Third, we can think of the enemies all around us that are threatening to crush and/or kill us. As Canadians we may not be able to think of anyone out to kill us, but can we think of anything? Cancer? Boot to the head Lord! Addictions? Boot to the head Lord! Gossip? Boot to the head of gossip Lord! Lies? Boot to the head of lies! Satan himself? Dear God, boot to the head!
Fourth, when the name or a face of someone who has wounded you cannot help but come to mind, then go ahead and let God’s Word help you express your pain and anger. “This is how I really feel, Lord” is a valid and valuable prayer, “I wish you would give a boot to the head of my enemy. That is how I feel.” This fourth point deserves a little more attention . . .
It is interesting at how we might feel that we sin by being angry, but scripture does not condemn anger as sin by itself: “Be angry but do not sin. Do not let the sun go down on your anger” (Ephesians 4:26 NRSV). We sin, not by being angry, but by what we do with our anger. Far better to express our anger to God in prayer, than to another person with our fists, words, or manipulations.

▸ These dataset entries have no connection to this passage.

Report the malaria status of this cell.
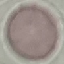

It is uninfected.

Thin smear of blood. Automatically extracted cell patch, resized to 64 × 64 pixels. Giemsa-stained preparation. Photographed with a smartphone camera at the microscope eyepiece.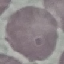
Summary:
  - Malaria status: uninfected
  - Image type: cell patch, automatically extracted from a larger field of view and resized to 64 × 64 pixels
  - Capture: smartphone camera at the microscope eyepiece
  - Preparation: thin blood film
  - Stain: Giemsa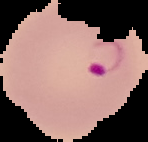
Summary:
  - Image type: cell region segmented out of the field of view; surrounding area masked to black
  - Image size: 148×142 pixels
  - Preparation: thin blood smear
  - Result: malaria parasites identifiedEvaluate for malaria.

This is where we can see that prayer is a conversation that moves, and moves us over time. We may think that we cannot pray until we have a well thought out and tidied up prayer, a “finished product” worthy of an “A” from an English teacher. Forget that, just pray. Pray when you are too upset to get your words together. Pray when your prayers are too ugly for the church prayer meeting or even your best friend. Pray an honest prayer like Jesus in the Garden of Gethsemane:
33 He took with him Peter and James and John, and began to be distressed and agitated. 34 And he said to them, ‘I am deeply grieved, even to death; remain here, and keep awake.’ 35 And going a little farther, he threw himself on the ground and prayed that, if it were possible, the hour might pass from him. 36 He said, ‘Abba, Father, for you all things are possible; remove this cup from me; Mark 14:33-36a NRSV
This was not a pretty well thought out prayer. But Jesus’ prayer moved into: “yet, not what I want, but what you want” (Mark 14:36b NRSV). Basically Jesus went from “Dad, this sucks” to “You are love and grace, and I will join with you as you pour out your love and grace.” And not only did the prayer of Jesus change, but also his expression; from distressed and agitated in the garden, to calm, cool, and collected before the High Priest, before Herod, and before Pilate. Prayer does stuff like that.
When there is someone in your life you find yourself truly loathing, let the Psalms lead you into prayer. But then let the Holy Spirit move you through prayer so that you can move from “Boot to the head of that person Lord, and that is how I feel about it” to “You Lord, are love and grace and I will join you as you pour out your love and grace. Yes, even on that person.”